Change in population, not fraud, raises number of SSD claimants

On Behalf of | Dec 7, 2013 | Social Security Disability

The matter of Social Security disability payments has been highly politicized. But what it comes down to is, at the center of each SSDI case is a person. It might be more than an injured or sick worker, actually. There might be a family behind a disability claim that needs help in a difficult time and/or economy. 

Recently, politicians and other critics have gone after Social Security disability and labeled essentially as the new “welfare” system of the U.S. According to the Social Security Administration, however, there are simple facts to ethically back up why the number of SSDI claims has gone up in the past few decades. 

The following are a few logical reasons why, according to the SSA, more people are receiving SSDI payments today compared to the past:

  • More women have become part of the workforce and, therefore, part of the population paying into and utilizing the SSDI system when necessary.
  • The Baby Boomer generation has aged and continues to do so, obviously.
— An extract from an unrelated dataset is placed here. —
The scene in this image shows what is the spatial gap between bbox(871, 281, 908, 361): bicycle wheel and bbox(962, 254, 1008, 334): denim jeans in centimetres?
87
With aging comes higher risk of injury and illness, making it reasonable that the number of claims for baby boomers would significantly increase in the past 30 years.
  • The population in general has increased over the decades. There are more people, more workers and more people to try to utilize the SSDI system when their health conditions limit them from being able to find employment.

Criticism of Social Security disability and the SSA doesn’t take away from how personally stressful it is for someone who is disabled to try to get support. Though critics like to make it sound like getting SSDI payments is so easy, it isn’t easy, and many claimants will get turned down. A Social Security Disability lawyer is crucial to advocating for the benefits a person deserves at any point in the claim process.